Questions raised by opposing senators revolved almost solely around what rights the bill would afford transgender people using public accommodations, such as bathrooms and locker rooms. Could a transgender woman, a person who identifies as female despite being born biologically male, use the ladies room? (The bill would allow a person to use public accommodations that align with their gender identity. Statutes include public restrooms in this, but don’t address gymnasiums.)
Some expressed further concerns that the bill would allow sexual predators a loophole giving them access to women’s facilities. Others wanted to ensure the bill promoted religious freedom.

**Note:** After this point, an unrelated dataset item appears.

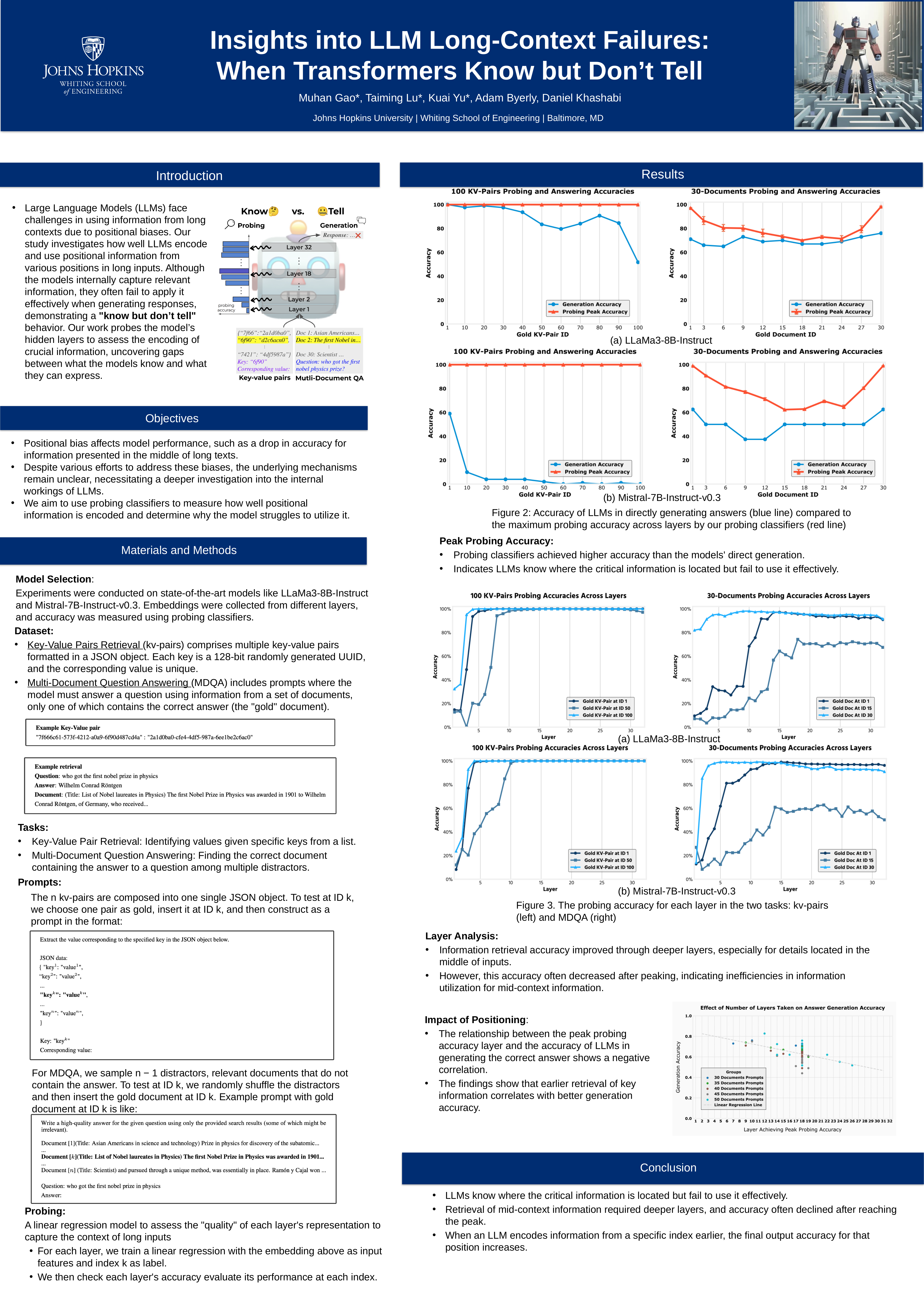
In the scatter chart titled "Effect of Number of Layers Taken on Answer Generation Accuracy", how many entries does the Groups legend list? 6 In the "100 KV-Pairs Probing and Answering Accuracies" chart for Mistral-7B-Instruct-v0.3 (Figure 2b, left), what is the Probing Peak Accuracy at Gold KV-Pair ID 50? 100 In the "100 KV-Pairs Probing and Answering Accuracies" chart for LLaMa3-8B-Instruct (Figure 2a, left), at which Gold KV-Pair ID is the Generation Accuracy lowest? 100 In the "100 KV-Pairs Probing and Answering Accuracies" chart for LLaMa3-8B-Instruct (Figure 2a, left), which series is higher at Gold KV-Pair ID 100, Generation Accuracy or Probing Peak Accuracy? Probing Peak Accuracy In the "100 KV-Pairs Probing and Answering Accuracies" chart for LLaMa3-8B-Instruct (Figure 2a, left), how many Gold KV-Pair ID points are plotted along the x axis? 11 In the chart titled "100 KV-Pairs Probing and Answering Accuracies" for LLaMa3-8B-Instruct (Figure 2a, left), how many series does the legend list? 2 In the "30-Documents Probing Accuracies Across Layers" chart for LLaMa3-8B-Instruct (Figure 3a, right), what are the three legend entries? Gold Doc At ID 1, Gold Doc At ID 15, Gold Doc At ID 30 What kind of chart is the "30-Documents Probing and Answering Accuracies" chart for LLaMa3-8B-Instruct (Figure 2a, right)? line chart In the "100 KV-Pairs Probing and Answering Accuracies" chart for Mistral-7B-Instruct-v0.3 (Figure 2b, left), is the Generation Accuracy at Gold KV-Pair ID 1 greater or less than 40? greater In the "30-Documents Probing and Answering Accuracies" chart for Mistral-7B-Instruct-v0.3 (Figure 2b, right), is the Probing Peak Accuracy at Gold Document ID 15 greater or less than 80? less In the "100 KV-Pairs Probing and Answering Accuracies" chart for Mistral-7B-Instruct-v0.3 (Figure 2b, left), does the Generation Accuracy rise or fall as the Gold KV-Pair ID increases from 1 to 10? fall In the "100 KV-Pairs Probing and Answering Accuracies" chart for Mistral-7B-Instruct-v0.3 (Figure 2b, left), is the Generation Accuracy at Gold KV-Pair ID 50 greater or less than 20? less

But the Herald-Tribune follows that paraphrase with a direct quote from Miguel Diaz de la Portilla, chairman of the Senate Judiciary Committee. He sneers that people seemed hung up on "this whole locker room, restroom thing."

And no one, not even Crux, asked an obvious question: What do religious leaders say about all of this? The News Service of Florida simply quotes Joseph Abruzzo, sponsor of the senate bill, quoting them:

But the panel's boisterous two-hour hearing on Monday showed fierce opposition to the proposal from the religious right --- mostly on the question of public accommodations such as rest rooms and locker rooms.
Abruzzo added that he'd met with "the pastors" Tuesday without getting their support.
"I understand where they are coming from," he said. "But at the end of the day, I know even they believe that they don't want people to be discriminated against."

So here we go again with a story that talks about the religious without talking to them. And leaving several questions unasked. Just how fierce was that opposition? What terms did they use? What were their reasons? How many were they? What religions are they affiliated with? And how many voters do they claim to represent?

Ironically, the Florida News Service quotes Sen. Jeremy Ring, D-Margate, thanking "those individuals that haven't had their voice heard in this process." You mean like those shadowy guys on the religious right? Apparently it's OK to muffle their voices.

Someone should have thrown a flag on this play.